Macron reacted with a firm hand, dispatching 3,000 security officers to quell unrest that he called "an unprecedented insurrection". Although he delayed ratifying the voting reform to reach a settlement, he said the measure has "democratic legitimacy". He also appeared to extinguish some islanders' hopes of independence, saying the results of a disputed 2021 referendum, in which an overwhelming majority on New Caledonia voted to remain French, were valid.
Aides and experts said Macron's tough stance underlines his commitment to a doctrine that gives France a foothold in a geopolitically important region where the United States and China are jostling for power.
New Caledonia "sustains France's role as a great power in the world," said Denise Fisher, Australia's former consul-general on the island. It is one of five French island territories across the Indo-Pacific, a "string of pearls" that bolsters Paris' claim to have the world's second largest exclusive economic zone, largely thanks to its maritime control of waters around those islands, Fisher said.
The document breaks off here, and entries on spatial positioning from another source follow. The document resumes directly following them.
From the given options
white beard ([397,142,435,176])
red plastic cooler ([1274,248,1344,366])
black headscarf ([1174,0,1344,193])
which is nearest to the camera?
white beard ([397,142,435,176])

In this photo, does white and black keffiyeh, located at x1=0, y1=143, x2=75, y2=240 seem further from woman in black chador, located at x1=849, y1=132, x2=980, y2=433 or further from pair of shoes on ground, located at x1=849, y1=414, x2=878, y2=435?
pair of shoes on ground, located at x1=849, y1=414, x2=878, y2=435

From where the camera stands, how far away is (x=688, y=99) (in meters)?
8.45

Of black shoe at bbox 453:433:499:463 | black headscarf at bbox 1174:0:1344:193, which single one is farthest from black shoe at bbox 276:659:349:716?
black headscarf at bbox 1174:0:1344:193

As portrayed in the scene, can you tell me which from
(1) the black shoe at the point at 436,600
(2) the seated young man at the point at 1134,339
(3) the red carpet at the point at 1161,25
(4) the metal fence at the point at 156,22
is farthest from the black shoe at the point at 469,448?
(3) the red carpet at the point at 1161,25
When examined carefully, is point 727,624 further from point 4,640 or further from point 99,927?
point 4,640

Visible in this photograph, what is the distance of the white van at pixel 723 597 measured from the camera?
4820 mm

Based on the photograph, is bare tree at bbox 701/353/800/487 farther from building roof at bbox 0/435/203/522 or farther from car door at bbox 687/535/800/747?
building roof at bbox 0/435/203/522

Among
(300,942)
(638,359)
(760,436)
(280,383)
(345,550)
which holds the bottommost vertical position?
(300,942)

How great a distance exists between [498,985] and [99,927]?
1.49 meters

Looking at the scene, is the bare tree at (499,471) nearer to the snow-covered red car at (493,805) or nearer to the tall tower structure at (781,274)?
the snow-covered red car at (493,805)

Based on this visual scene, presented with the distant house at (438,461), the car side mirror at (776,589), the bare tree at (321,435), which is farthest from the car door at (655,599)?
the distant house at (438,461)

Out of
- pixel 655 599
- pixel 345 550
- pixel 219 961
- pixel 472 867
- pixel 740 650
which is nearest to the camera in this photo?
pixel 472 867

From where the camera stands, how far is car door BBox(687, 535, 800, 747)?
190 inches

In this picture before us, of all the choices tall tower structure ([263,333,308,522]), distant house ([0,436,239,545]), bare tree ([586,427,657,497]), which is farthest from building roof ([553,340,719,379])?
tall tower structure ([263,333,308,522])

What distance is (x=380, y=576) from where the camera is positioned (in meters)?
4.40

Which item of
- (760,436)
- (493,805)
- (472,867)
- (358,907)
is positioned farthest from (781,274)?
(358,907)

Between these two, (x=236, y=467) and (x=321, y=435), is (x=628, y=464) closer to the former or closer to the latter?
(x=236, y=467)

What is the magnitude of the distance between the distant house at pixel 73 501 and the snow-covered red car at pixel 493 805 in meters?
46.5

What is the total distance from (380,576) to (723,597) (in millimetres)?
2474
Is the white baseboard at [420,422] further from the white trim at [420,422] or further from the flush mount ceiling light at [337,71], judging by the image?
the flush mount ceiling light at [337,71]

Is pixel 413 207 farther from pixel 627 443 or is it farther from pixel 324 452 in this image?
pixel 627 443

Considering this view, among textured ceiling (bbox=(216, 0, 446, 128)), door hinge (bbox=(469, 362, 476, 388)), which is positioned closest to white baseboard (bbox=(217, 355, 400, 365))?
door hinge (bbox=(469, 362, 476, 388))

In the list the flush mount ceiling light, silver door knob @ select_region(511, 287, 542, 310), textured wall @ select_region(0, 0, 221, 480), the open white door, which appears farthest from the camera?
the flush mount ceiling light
Set in the warm waters of the southwest Pacific, some 1,500km east of Australia, New Caledonia is home to 270,000 people, including 41 per cent Melanesian Kanak and 24 per cent of European origin, mostly French.
The protests are the latest flashpoint in a decades-long tussle over France's role in the island. Named by British explorer Captain James Cook in 1774, New Caledonia was colonised by France in 1853 and became an overseas territory in 1946.
Tensions between the indigenous Kanaks and Paris erupted into violent conflicts in the 1970s, and rumbled along until they were finally settled in the 1998 Noumea Accord, which outlined a path to gradual autonomy via three referendums.
In all three, independence was rejected. However, many Kanaks refused to participate in the 2021 vote due to health concerns during the COVID-19 pandemic, leaving lingering resentment over the result.
This month's protests, which came as lawmakers in Paris passed the voting reform, have left a trail of burned buildings, barricaded roads and looted businesses.
Brenda Wanabo, a spokeswoman for the Field Action Coordination Cell (CCAT) which helped organise the protests, said Paris was particularly interested in New Caledonia's nickel. The island is the world's No 3 miner of a metal used in electric vehicle batteries, but the sector has been struggling for years and required bailouts from the French government.
She accused Macron of ramming through the 2021 referendum and criticised the planned change to voting eligibility as having been cooked up between Paris and local lawmakers.
"We see that the state has become biased since Macron came to power," she said.
Macron's office did not respond to a request for comment.
FRANCE'S GLOBAL REACH
France's Indo-Pacific territories give it bragging rights over its European Union peers. It is the only EU country to have territories in the Indo-Pacific, which are home to over 1.6 million French citizens and 7,000 soldiers.
"This is something that others don't have," said a Macron aide.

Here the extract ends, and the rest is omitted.